In addition to the approval of the unitholders of Plains and
Pacific Energy, the completion of the transaction remains subject to
approvals of certain state utility commissions and other regulatory
bodies. Pacific Energy anticipates closing the transaction in the
fourth quarter of 2006.
About Pacific Energy:
Pacific Energy Partners, L.P. is a master limited partnership
headquartered in Long Beach, California. Pacific Energy is engaged
principally in the business of gathering, transporting, storing and
distributing crude oil, refined products and other related products.
Pacific Energy generates revenues by transporting such commodities on
its pipelines, by leasing capacity in its storage facilities and by
providing other terminaling services. Pacific Energy also buys and
sells crude oil, activities that are generally complementary to its
crude oil operations. Pacific Energy conducts its business through two
business units, the West Coast Business Unit, which includes
activities in California and the Philadelphia, PA, area, and the Rocky
Mountain Business Unit, which includes activities in five Rocky
Mountain states and Alberta, Canada.
For additional information about the partnership, please visit
www.PacificEnergy.com.
Investor Notice:
Pacific Energy and Plains have filed a joint proxy
statement/prospectus and other documents with the Securities and
Exchange Commission ("SEC") with respect to the proposed merger of
Pacific Energy with and into Plains.

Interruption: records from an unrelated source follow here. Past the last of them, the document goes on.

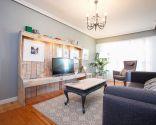 Salón luminoso de estilo nórdico en gris y madera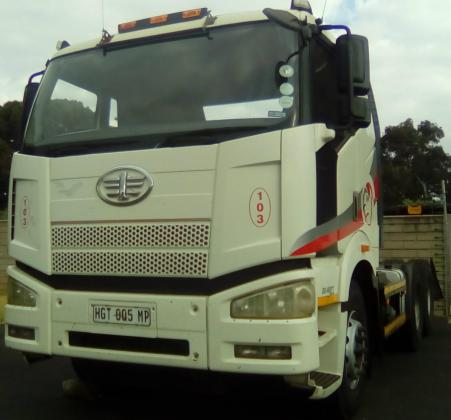 Immaculate Condition!! FAW28-460FT Truck for sale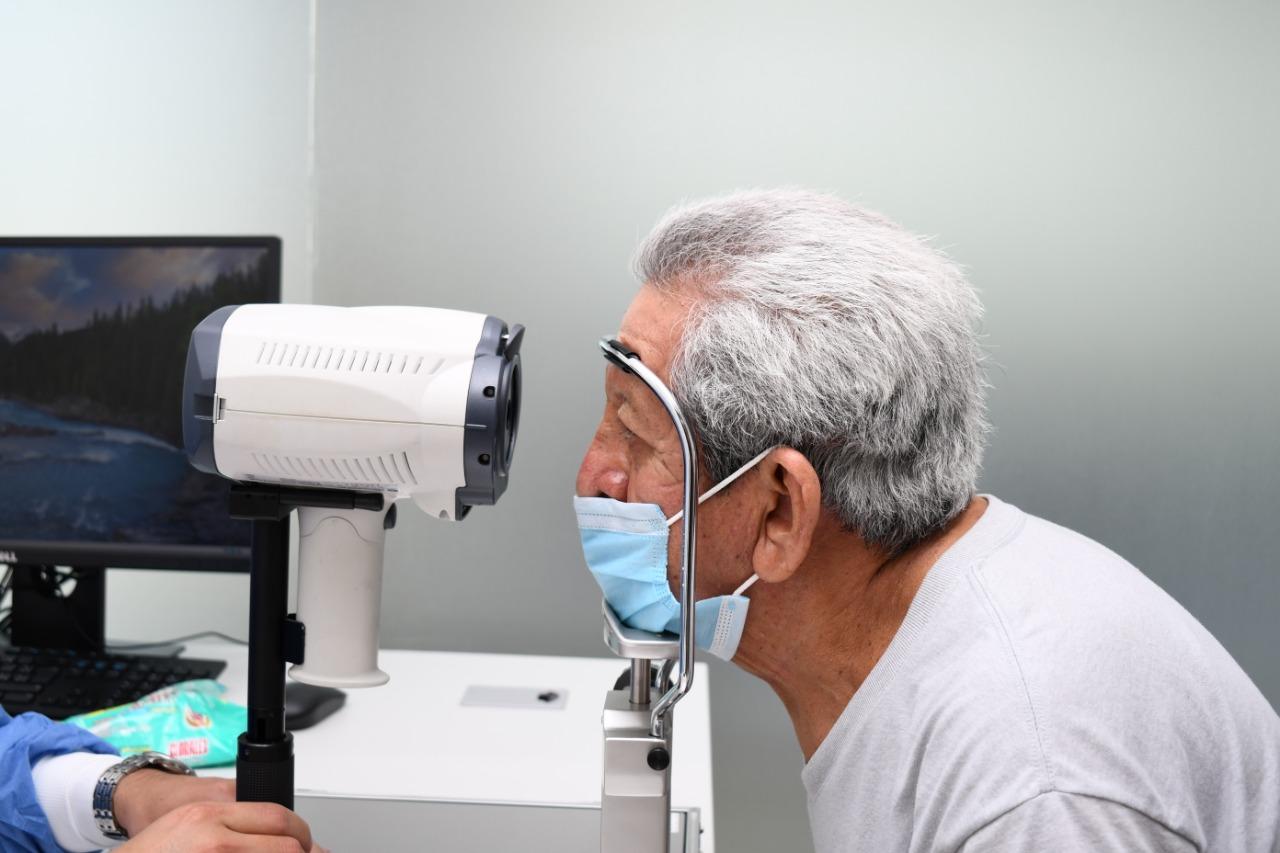 Especialistas del IMSS en Chiapas realizarán cirugías de cataratas, artroscopia, prótesis y de columna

Upon being declared effective by
the SEC, a definitive joint proxy statement/prospectus will be sent to
security holders of Pacific Energy and Plains seeking their approval
of the merger and related transactions. Investors and security holders
are urged to carefully read the joint proxy statement/prospectus
because it contains important information, including detailed risk
factors, regarding Pacific Energy, Plains and the merger. Investors
and security holders may obtain a free copy of the definitive joint
proxy statement/prospectus, when it becomes available, and other
documents containing information about Pacific Energy and Plains,
without charge, at the SEC's web site at www.sec.gov. Copies of the
definitive joint proxy statement/prospectus, when it becomes
available, and the SEC filings that are incorporated by reference in
the joint proxy statement/prospectus may also be obtained free of
charge by directing a request to Pacific Energy or Plains. Pacific
Energy or Plains and the officers and directors of the respective
general partners of Pacific Energy or Plains may be deemed to be
participants in the solicitation of proxies from their security
holders in connection with the proposed transaction. Information about
these persons can be found in Pacific Energy's or Plains' respective
Annual Reports on Form 10-K filed with the SEC, and additional
information about such persons may be obtained from the joint proxy
statement/prospectus.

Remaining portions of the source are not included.